Ayer la Corte Penal de la ONU dictaminó que lo sucedido en el verano de 1995 en Srebrenica, pequeña localidad bosnia, fue un genocidio. Esta resolución no supuso sorpresa alguna, pero lo que llamó la atención fue la salomónica postura del tribunal, que se mostró incapaz de adjudicar a nadie la responsabilidad de lo que allí sucedió. De esta manera el estado serbio queda exonerado de toda culpa, los descendientes de las víctimas de aquellos días no pueden reclamar indemnizaciones y, de una forma sorda, se pone un tupido velo a la peor matanza acaecida en Europa desde la Segunda Guerra Mundial. No me gusta esta sentencia.
Yugoslavia, o lo que antes se encuadraba bajo este nombre, fue protagonista de las noticias internacionales durante la década de los noventa por una serie de interminables, crueles y bárbaras guerras. País creado artificialmente cual moderno Frankenstein, se sostenía en pie gracias a la férrea dictadura del mariscal Tito, que intentó un camino al socialismo poco ortodoxo, alejándose de las directrices de Moscú, y quizás sabiendo el polvorín en el que se asentaba su invento de país.
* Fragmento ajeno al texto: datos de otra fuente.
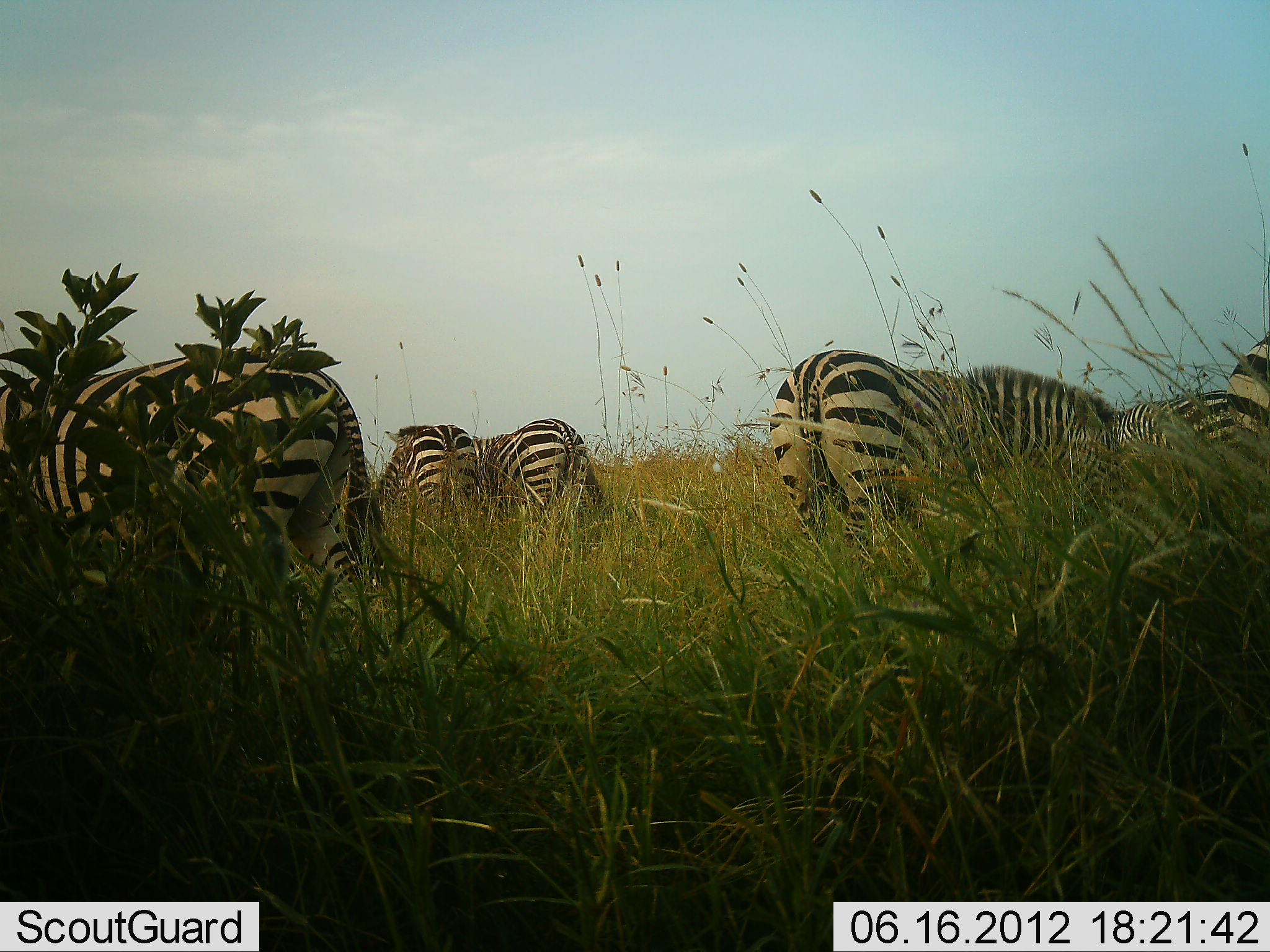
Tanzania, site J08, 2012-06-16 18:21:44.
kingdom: Animalia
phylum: Chordata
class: Mammalia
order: Perissodactyla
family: Equidae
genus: Equus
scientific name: Equus quagga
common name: plains zebra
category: zebra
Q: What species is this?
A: Zebra (plains zebra) (Equus quagga).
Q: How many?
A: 5.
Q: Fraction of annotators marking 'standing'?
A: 50%.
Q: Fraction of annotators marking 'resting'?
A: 0%.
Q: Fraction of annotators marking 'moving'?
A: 0%.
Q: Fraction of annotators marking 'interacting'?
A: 0%.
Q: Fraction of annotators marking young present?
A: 0%.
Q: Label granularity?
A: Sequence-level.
Tras la caída del telón de acero empezaron las disputas, que enzarzaron a Serbia, principal república dirigida por un nacionalista furibundo y fanático como Slobodan Milosevic, contra todas sus vecinas. Primero fue la guerra contra Croacia, donde los designios croatas estaban en manos de Franco Tudjman, otro líder del pueblo cruel y perverso. Luego vino la guerra de Bosnia, la más cruel y perversa de todas, con lucha social, religiosa y territorial todo en una. Allí tuvo lugar la matanza de Srebenica, en la que un pueblo de las dimensiones de Elorrio fue cercado por las tropas serbias, encabezadas por el general Ratko Mladic y Radoban Karadzic, el psicólogo y líder local de las milicias serbias. Ante el conocimiento de la Unión Europea y los cascos azules de la ONU allí presentes, y con su absoluta pasividad, los cerca de 8.000 habitantes de esa población fueron asesinados en julio de 1995 sin piedad, sólo por ser bosnios y musulmanes, y no pertenecer al genotipo triunfante de la gran Serbia. Luego los serbios se vengaron y aquella guerra acabó con el sitio a Sarajevo, los francotiradores, la voladura del puente de Mostar y escenas que aún permanecen en nuestra memoria por su horror y repulsión. Al poco tiempo fue Kosovo, una pequeña provincia fronteriza con Albania y cuya población es mayoritariamente albanesa la que sufrió al guerra, las deportaciones y el caos, aunque esta vez al OTAN actuó militarmente, sin mandato de la ONU, y evitó que la carnicería fuera de las dimensiones del caso Bosnio.
¿Qué queda hoy en día de todo eso? Una serie de protectorados internacionales, con tropas extranjeras, incluidas españolas, especialmente en enclaves de Bosnia y Kosovo, que permiten mantener una cierta tranquilidad en la zona. Y Serbia, una Serbia disminuida, purgada en parte de sus anhelos imperiales, pero en la que aún persisten sueños de grandeza y conquista, todo ello en medio de sus deseos de incorporarse a una Unión Europea que le exige colaborar para detener a criminales de guerra aún escondidos en sus entrañas. La sentencia de ayer fue un favor al gobierno serbio, pero aún deberá trabajar y colaborar mucho para conseguir el escaso prestigio democrático que dilapidó en años de guerra, barbarie y demagogia.